Dick Heller, the only plaintiff to make it to the United States Supreme Court in the landmark Heller case, sued the city of DC again over its new regulations, challenging the registration and licensing scheme and the ban on weapons holding more than ten rounds. It is not known why Heller failed to challenge the ordinance requiring weapons to be unloaded and disassembled or locked away.
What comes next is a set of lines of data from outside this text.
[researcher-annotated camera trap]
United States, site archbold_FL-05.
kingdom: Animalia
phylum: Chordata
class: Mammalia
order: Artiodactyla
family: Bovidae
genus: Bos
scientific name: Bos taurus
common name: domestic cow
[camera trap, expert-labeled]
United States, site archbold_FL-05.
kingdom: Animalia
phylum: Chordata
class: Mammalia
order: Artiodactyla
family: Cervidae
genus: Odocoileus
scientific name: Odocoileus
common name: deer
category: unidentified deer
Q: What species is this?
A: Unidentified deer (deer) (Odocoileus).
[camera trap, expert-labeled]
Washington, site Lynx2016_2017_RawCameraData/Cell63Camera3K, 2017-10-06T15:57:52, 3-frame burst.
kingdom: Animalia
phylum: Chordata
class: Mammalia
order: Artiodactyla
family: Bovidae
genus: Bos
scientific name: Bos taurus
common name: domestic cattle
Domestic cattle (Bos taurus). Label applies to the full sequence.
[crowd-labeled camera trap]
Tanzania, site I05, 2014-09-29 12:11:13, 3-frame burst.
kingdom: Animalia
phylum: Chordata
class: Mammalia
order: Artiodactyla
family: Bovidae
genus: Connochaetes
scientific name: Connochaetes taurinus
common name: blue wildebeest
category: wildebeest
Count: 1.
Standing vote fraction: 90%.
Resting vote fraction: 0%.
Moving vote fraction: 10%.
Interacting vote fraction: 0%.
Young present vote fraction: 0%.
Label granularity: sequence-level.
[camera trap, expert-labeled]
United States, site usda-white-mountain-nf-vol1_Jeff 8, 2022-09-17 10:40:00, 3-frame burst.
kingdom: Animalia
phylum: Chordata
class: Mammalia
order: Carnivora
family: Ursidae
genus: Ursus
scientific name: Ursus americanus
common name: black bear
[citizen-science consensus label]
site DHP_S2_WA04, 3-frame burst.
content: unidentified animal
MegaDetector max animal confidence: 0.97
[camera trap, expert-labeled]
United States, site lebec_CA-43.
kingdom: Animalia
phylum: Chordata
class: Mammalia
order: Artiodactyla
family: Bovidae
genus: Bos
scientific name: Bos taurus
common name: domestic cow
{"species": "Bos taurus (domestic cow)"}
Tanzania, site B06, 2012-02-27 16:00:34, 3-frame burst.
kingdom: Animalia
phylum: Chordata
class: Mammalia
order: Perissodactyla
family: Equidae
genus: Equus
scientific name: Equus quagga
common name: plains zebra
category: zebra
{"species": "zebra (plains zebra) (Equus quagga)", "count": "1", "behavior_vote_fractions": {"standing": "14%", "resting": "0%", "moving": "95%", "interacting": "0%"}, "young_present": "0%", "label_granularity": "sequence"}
Judge Urbina, a Clinton appointee, upheld the DC regulations as protecting DC’s “compelling” governmental interest in public safety. He reached this result by refusing to apply a “strict scrutiny” standard of review to the right to keep arms, and instead applying an intermediate standard of review. The difference between the two is significant. A strict scrutiny standard of review is almost always fatal to a government regulation, as the government must prove that the regulation is narrowly tailored to serve a compelling governmental interest. Failing such a showing, the law will be held unconstitutional. Intermediate review, on the other hand requires only a showing that the regulation is substantially related to an important governmental interest for the regulation to be upheld. As one might expect, this is a much lighter burden for the government. In the words of Judge Urbina, the lower standard of review permits the government to “paint with a broader brush” when imposing restrictions upon a civil right.